2pm came, and our break was over. I took the flag down adn started down the trail. I was frustrated by the loose rock on the trail. Everytime i tried to get into a rhythm, i’d take two steps and my foot would slide out from under me on a loose rock. I resigned myself to a slow descent. A few times I rolled my ankle, with pain dupicating in my hip. My only hope was to make it to the flat section.
Once I did, I set a strong rhythm and tooled right out of there. I’d had enough of the trail that day. OR rather, my calves and quads had had enough. Surprisingly, my back and knees were fine. Maybe I’m finally packing the right amount. 💡
I made it off the trail, attended to the blister, and made my way to the Mooseland. Because of the travel, no beer tonight. But wait’ll next year!
#13 – Carrigain.
-StephenStephenSeptember 20, 2005 at 2:04 amPost count: 759SilentCalSeptember 20, 2005 at 7:37 pmPost count: 1307
One of the best in all the Whites! Signal Ridge is not too shabby either.hockeycrewSeptember 26, 2005 at 2:42 pmPost count: 3dirt_girlSeptember 26, 2005 at 3:01 pmPost count: 303
I like the idea of an edible map!!
What were the M&M’s marking… other peaks?
Really funny picture.
dirt_girlhockeycrewSeptember 26, 2005 at 3:10 pmPost count: 3
The M&M represent the 4000fters that I have already done. On that side of the map I think the only ones I hadn’t completed were Galehead, Owl’s Head and Moosilauke.
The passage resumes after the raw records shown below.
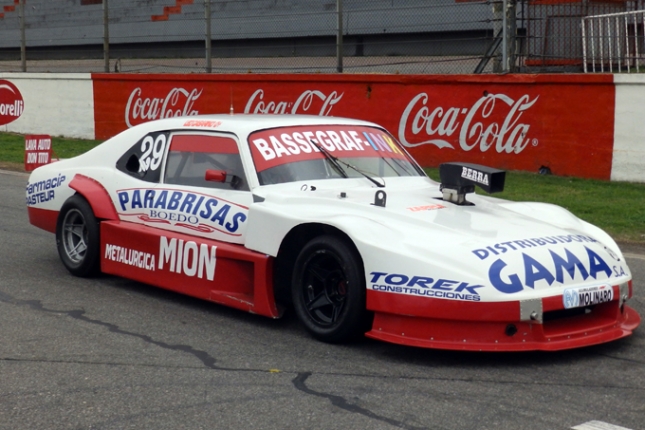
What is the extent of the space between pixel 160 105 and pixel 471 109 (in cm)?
712

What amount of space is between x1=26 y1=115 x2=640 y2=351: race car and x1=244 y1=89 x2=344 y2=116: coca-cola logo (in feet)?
26.9

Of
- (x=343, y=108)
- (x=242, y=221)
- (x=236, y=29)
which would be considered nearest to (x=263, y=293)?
(x=242, y=221)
After I finished my map (and each of those is half an M&M the other half being in my tummy), my friend Laurel, who has done much less peaks than me, ate the summits she had not completed yet, leaving maybe a half-dozen M&Ms in the general pemigewasset, willey range section of the map.MichaelJSeptember 26, 2005 at 5:10 pmPost count: 839
So the key here is to hike with someone who has done more summits, because that means more M&M’s 😀
Damn, having finished my 67 that’s going to be tough…dirt_girlSeptember 27, 2005 at 1:38 pmPost count: 303
Hockeycrew and Laurel, you must have been a riot to hike with!!
😀 :flag: 😀 :flag: 😀 :flag:
Thanks for the explaination, which only served to make the whole thing just a bit funnier!!
Hiking is all about the justifiable quanities of chocolate!!!